Description of problem: OSP 10 unable to remove instance in RBD logs "ondisk = -16 ((16) Device or resource busy)" and "-1 librbd: cannot obtain exclusive lock - not removing" Version-Release number of selected component (if applicable): OSP 10 Red Hat Ceph Storage 2.1 - 10.2.3-17.el7cp This looks like to me OSP 10 Nova RBD driver issue not librbd issue because the customer is able to delete the RBD image from RBD command. I will add the logs and more information in the next comment. Most probably we need to send this bug to OSP team but I am creating this bug with us to cross verify if I am not missing anything.
Looks like Nova RBD driver is holding the lock and delete thread is not able to take the lock and failing to remove the image.

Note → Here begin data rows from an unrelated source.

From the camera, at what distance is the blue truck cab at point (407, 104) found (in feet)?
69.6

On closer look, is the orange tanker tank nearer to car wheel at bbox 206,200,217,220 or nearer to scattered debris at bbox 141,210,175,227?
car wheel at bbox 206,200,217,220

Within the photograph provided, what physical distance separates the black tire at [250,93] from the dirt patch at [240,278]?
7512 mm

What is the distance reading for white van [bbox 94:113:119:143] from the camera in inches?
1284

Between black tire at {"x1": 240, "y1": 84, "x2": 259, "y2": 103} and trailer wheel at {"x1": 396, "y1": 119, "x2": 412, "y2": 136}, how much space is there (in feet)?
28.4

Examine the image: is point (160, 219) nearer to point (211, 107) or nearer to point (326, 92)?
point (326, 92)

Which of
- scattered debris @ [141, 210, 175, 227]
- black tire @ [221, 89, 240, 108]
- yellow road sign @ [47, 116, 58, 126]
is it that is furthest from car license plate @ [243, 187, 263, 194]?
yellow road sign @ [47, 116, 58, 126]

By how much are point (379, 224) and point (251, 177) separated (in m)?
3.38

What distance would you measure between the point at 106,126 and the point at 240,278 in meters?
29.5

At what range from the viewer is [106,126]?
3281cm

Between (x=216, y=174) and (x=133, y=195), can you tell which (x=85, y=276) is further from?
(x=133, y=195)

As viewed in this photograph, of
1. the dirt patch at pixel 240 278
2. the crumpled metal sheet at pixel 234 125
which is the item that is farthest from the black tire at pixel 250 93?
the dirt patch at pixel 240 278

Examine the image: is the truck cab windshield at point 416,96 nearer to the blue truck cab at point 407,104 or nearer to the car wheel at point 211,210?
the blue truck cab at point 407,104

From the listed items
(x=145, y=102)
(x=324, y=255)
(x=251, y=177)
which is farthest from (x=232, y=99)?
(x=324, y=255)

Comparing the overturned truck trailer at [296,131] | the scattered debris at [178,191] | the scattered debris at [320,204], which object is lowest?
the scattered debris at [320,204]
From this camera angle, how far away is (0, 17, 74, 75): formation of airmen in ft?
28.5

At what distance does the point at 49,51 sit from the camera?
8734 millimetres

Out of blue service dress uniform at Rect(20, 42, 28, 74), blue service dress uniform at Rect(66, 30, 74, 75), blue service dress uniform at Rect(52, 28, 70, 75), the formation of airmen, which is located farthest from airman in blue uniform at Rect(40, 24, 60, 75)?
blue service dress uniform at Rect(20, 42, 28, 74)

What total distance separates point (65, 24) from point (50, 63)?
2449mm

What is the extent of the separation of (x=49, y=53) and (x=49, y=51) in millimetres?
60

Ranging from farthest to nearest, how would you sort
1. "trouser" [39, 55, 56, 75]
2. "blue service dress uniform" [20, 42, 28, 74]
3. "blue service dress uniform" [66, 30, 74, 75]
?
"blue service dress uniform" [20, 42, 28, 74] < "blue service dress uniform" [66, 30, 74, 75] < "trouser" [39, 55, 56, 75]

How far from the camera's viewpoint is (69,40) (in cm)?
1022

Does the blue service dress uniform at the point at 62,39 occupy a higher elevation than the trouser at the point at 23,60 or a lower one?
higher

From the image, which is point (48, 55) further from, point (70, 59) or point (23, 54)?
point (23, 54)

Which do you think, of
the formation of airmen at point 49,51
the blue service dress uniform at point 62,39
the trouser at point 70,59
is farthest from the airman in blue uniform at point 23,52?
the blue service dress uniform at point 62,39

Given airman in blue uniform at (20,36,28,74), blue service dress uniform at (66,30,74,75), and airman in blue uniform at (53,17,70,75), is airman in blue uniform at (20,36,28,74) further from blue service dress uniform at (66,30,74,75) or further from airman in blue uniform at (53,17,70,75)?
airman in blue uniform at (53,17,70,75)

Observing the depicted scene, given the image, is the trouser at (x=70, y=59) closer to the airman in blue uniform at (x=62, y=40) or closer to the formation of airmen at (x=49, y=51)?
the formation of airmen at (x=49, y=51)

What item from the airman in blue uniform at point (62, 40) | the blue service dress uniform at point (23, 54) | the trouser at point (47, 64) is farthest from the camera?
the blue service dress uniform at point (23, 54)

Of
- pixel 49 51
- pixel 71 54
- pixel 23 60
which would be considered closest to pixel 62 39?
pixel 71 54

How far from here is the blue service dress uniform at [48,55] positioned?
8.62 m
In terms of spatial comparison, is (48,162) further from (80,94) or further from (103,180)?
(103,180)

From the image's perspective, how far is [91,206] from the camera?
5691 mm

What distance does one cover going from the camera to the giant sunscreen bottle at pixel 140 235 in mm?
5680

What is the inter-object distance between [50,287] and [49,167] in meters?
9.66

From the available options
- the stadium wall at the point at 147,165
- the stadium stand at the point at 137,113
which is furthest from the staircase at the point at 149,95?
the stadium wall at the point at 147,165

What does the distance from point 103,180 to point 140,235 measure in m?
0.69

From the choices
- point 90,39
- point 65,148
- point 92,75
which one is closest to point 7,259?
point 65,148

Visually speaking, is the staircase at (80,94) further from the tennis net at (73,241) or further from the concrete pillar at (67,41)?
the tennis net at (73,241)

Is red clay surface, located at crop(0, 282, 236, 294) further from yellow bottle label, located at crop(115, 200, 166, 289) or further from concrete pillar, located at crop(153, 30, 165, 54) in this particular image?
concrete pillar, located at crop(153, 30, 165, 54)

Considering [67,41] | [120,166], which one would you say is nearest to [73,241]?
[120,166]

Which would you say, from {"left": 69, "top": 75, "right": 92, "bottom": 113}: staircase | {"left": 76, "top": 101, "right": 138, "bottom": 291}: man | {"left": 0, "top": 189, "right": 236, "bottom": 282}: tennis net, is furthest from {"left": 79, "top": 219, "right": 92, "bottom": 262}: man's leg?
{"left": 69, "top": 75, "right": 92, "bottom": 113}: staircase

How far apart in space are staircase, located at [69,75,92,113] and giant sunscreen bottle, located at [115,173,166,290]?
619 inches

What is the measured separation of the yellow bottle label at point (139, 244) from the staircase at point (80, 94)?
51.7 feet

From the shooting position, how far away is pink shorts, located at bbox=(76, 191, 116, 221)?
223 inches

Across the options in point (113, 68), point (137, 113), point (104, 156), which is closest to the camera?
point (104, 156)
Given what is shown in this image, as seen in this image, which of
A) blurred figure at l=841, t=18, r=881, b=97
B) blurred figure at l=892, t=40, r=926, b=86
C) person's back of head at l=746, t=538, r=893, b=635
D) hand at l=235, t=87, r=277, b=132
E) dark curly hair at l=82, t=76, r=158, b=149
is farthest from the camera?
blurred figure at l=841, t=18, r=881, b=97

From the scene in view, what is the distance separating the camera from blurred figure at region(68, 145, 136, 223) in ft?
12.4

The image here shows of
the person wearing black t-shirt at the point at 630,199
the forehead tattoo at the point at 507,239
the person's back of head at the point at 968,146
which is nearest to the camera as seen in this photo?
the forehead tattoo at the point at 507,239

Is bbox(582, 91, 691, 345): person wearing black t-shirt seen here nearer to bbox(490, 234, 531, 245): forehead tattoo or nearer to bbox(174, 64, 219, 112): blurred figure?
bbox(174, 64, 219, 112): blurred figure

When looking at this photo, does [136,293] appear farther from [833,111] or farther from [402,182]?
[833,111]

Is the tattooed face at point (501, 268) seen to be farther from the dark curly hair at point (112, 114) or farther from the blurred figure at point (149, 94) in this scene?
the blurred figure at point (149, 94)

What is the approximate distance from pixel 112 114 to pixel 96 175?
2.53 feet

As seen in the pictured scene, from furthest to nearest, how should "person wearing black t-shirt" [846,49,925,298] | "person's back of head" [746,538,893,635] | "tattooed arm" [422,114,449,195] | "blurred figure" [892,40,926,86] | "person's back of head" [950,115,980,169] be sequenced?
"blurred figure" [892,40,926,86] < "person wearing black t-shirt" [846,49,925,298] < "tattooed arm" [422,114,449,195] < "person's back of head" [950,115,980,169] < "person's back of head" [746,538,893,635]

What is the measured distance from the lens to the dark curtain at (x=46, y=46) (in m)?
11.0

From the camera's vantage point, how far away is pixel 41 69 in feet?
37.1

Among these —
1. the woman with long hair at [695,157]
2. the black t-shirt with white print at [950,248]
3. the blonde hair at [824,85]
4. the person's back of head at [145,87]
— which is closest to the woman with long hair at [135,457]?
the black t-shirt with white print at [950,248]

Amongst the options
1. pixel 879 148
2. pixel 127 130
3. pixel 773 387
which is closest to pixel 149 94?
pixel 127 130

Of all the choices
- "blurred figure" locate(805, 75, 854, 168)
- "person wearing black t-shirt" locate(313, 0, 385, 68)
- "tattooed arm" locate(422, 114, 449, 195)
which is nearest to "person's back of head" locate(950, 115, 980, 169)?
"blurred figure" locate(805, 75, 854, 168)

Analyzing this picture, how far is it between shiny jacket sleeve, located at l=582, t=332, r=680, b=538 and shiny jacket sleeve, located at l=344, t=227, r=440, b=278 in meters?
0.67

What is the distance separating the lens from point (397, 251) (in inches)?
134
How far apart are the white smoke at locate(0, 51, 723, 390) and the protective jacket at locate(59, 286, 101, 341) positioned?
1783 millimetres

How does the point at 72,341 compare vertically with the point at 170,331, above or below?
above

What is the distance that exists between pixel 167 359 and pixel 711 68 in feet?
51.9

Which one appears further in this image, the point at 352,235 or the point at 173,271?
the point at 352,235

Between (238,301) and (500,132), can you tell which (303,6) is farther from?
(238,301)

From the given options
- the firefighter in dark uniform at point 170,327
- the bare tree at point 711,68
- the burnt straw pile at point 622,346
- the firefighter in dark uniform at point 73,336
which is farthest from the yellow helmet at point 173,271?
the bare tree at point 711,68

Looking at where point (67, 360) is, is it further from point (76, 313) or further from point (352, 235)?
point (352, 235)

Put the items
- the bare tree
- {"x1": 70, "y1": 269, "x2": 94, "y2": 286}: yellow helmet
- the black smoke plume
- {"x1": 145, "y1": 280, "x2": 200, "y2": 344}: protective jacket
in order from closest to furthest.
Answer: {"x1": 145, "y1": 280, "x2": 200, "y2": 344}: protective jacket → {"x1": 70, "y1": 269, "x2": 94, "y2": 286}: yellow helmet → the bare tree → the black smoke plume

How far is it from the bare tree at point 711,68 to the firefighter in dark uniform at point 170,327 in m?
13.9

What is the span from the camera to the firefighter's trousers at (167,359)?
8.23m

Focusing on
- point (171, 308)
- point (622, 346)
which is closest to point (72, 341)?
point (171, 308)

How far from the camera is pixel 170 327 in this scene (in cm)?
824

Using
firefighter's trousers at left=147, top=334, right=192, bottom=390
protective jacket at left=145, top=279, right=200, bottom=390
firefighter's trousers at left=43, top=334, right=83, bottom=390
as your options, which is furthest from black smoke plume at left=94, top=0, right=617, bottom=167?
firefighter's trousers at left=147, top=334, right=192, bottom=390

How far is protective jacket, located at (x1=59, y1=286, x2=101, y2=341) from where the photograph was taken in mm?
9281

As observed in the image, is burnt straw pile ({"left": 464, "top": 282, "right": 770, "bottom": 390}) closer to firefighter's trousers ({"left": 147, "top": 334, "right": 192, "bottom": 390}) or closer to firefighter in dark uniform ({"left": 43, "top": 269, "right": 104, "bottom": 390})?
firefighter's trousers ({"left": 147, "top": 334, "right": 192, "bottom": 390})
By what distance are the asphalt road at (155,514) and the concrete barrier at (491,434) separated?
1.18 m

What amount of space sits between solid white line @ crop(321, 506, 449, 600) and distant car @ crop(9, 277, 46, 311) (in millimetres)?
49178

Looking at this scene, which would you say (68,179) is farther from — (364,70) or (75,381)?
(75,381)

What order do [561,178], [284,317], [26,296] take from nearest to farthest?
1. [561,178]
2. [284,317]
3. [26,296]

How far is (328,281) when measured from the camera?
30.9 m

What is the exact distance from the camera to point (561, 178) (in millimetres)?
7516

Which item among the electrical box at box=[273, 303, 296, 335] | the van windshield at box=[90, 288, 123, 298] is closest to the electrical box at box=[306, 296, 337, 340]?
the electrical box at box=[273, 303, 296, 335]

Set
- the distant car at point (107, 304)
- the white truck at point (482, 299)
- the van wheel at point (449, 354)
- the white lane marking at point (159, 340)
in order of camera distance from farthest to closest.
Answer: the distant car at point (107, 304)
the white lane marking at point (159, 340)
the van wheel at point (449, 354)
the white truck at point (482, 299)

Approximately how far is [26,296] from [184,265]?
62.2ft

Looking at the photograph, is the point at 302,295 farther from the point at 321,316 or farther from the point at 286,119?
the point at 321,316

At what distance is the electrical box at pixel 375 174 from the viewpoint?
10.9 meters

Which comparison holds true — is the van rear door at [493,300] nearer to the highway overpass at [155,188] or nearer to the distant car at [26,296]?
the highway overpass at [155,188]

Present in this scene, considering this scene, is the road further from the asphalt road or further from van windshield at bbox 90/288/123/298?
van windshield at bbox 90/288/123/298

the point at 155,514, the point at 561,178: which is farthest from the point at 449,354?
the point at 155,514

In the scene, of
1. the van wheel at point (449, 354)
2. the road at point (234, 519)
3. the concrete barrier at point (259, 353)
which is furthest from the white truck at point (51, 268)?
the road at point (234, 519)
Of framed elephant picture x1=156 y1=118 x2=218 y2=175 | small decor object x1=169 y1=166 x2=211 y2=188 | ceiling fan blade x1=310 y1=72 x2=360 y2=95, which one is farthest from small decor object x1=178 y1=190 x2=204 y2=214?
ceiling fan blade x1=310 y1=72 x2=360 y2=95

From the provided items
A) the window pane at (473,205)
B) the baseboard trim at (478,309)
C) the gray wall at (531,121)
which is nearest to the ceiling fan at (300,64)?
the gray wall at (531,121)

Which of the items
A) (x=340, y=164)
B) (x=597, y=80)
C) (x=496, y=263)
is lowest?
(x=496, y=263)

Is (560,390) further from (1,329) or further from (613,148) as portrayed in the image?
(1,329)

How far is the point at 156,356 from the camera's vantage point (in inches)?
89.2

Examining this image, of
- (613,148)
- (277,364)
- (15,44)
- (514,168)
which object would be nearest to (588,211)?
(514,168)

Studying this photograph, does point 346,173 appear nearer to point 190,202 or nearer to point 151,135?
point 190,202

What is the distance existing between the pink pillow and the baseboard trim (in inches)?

Please confirm whether or not rbd-mirror daemon is active on a secondary cluster and actively mirroring the images that cannot be deleted. The fact that "rbd status" shows zero watchers on the image is suspicious since the exclusive-lock code showed that the lock owner was alive. Perhaps the qemu process was not shutdown cleanly so the image had a watcher for 30 seconds until the timed out. If you can re-create this scenario, try to run to collect a series of "rbd status" dumps (with timestamps) so it can be aligned w/ the Nova logs.
*** This bug has been marked as a duplicate of bug 1636190 ***